* _About this exercise_: Reproduce the full article on Instagram activism below, word for word.

* _Source text_:
Not all activism is effective

Although spreading awareness across Instagram is effective, some of it may come off as performative which defeats the original intention of uplifting other communities' voices.

Getty Images

Although spreading awareness across Instagram is effective, some of it may come off as performative which defeats the original intention of uplifting other communities’ voices.

Carol Rodriguez, Website Editor

There are alarming issues all over the world, from police brutality in America to concentration camps in China, and we’ve got a strong generation to come up with solutions. However, we must ask ourselves, are we approaching these issues in the correct manner?

Posting infographics on one’s Instagram story has become a common trend among many Instagram users. These posts can be harmless, unless there’s misleading information of course, but infographics generally allow people to be more informed on how to help these social issues.

These infographics get thousands of reposts, but are we doing enough? At some point, the names of the people who got wrongfully murdered become a trend. That’s when these posts become performative and their initial message, which is to inform others, gets lost. It’s off-putting to see these informative texts being shared only when the issue is trending but ignored when the issue becomes a daily issue.

These posts have even gotten to the point of guilt-tripping, which ruins the purpose of raising awareness. For instance, sometimes a post will have a caption that says if the viewer doesn’t repost, then they don’t care. It’s understandable that giving a voice to these matters is necessary, but guilt-tripping people isn’t the proper way to do it. 

There are also cases where these matters become a chain thread where users tag five people on their stories regarding a social issue and the five people tagged must reshare. These chain threads reduce racism and other issues to a simple “Tag Your Friends” Challenge, which shows how little thought the Instagram users put into activism.

Activism has also been reduced to an aesthetic. For instance, Sanrio characters have been becoming more popular, which isn’t surprising. Hello Kitty and My Melody are adorable characters that easily make their way into people’s posts. However, pictures of Hello Kitty should not be plastered all over a Black Lives Matter post.

* _Recorded data_:

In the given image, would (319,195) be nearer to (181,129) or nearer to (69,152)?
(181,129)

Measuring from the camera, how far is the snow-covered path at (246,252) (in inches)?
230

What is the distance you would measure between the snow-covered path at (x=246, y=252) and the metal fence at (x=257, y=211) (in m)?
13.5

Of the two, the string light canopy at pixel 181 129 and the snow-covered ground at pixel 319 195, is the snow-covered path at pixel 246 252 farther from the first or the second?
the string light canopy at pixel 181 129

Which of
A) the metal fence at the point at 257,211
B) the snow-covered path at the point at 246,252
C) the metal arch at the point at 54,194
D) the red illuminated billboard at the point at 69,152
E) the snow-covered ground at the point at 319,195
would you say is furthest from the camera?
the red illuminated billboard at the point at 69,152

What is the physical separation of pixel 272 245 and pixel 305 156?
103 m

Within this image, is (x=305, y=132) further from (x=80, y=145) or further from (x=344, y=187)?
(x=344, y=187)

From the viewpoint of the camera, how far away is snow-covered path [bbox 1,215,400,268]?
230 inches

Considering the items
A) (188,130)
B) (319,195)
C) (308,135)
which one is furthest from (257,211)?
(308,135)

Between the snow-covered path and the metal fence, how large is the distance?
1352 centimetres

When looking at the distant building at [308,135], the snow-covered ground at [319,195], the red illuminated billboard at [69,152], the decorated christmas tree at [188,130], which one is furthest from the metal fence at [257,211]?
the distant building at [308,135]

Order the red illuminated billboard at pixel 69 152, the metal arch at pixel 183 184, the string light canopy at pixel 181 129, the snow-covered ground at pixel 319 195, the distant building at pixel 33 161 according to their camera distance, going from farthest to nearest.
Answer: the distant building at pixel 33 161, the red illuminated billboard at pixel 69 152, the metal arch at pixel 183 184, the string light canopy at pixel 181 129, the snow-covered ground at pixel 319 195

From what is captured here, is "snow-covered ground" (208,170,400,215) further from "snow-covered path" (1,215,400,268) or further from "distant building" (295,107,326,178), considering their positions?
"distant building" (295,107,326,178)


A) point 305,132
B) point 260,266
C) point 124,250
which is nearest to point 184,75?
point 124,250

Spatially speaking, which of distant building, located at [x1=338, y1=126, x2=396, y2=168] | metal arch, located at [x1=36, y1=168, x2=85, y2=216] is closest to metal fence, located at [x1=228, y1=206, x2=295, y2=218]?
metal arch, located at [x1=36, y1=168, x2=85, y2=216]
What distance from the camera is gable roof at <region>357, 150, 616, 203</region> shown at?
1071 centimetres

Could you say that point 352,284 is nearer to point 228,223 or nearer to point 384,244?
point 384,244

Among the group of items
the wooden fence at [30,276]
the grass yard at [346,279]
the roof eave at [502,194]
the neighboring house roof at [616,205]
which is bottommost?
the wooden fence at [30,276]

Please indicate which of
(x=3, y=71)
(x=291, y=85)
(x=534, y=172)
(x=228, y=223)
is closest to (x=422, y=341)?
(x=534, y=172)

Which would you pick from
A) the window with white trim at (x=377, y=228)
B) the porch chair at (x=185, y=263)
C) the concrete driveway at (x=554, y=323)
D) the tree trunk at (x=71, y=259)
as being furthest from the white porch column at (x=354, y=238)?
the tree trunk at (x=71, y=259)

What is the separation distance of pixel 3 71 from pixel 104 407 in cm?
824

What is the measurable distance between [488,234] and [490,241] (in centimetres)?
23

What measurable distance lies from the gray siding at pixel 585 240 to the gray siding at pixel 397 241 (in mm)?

* _Response_:
Not all activism is effective

Although spreading awareness across Instagram is effective, some of it may come off as performative which defeats the original intention of uplifting other communities' voices.

Getty Images

Although spreading awareness across Instagram is effective, some of it may come off as performative which defeats the original intention of uplifting other communities’ voices.

Carol Rodriguez, Website Editor

There are alarming issues all over the world, from police brutality in America to concentration camps in China, and we’ve got a strong generation to come up with solutions. However, we must ask ourselves, are we approaching these issues in the correct manner?

Posting infographics on one’s Instagram story has become a common trend among many Instagram users. These posts can be harmless, unless there’s misleading information of course, but infographics generally allow people to be more informed on how to help these social issues.

These infographics get thousands of reposts, but are we doing enough? At some point, the names of the people who got wrongfully murdered become a trend. That’s when these posts become performative and their initial message, which is to inform others, gets lost. It’s off-putting to see these informative texts being shared only when the issue is trending but ignored when the issue becomes a daily issue.

These posts have even gotten to the point of guilt-tripping, which ruins the purpose of raising awareness. For instance, sometimes a post will have a caption that says if the viewer doesn’t repost, then they don’t care. It’s understandable that giving a voice to these matters is necessary, but guilt-tripping people isn’t the proper way to do it. 

There are also cases where these matters become a chain thread where users tag five people on their stories regarding a social issue and the five people tagged must reshare. These chain threads reduce racism and other issues to a simple “Tag Your Friends” Challenge, which shows how little thought the Instagram users put into activism.

Activism has also been reduced to an aesthetic. For instance, Sanrio characters have been becoming more popular, which isn’t surprising. Hello Kitty and My Melody are adorable characters that easily make their way into people’s posts. However, pictures of Hello Kitty should not be plastered all over a Black Lives Matter post.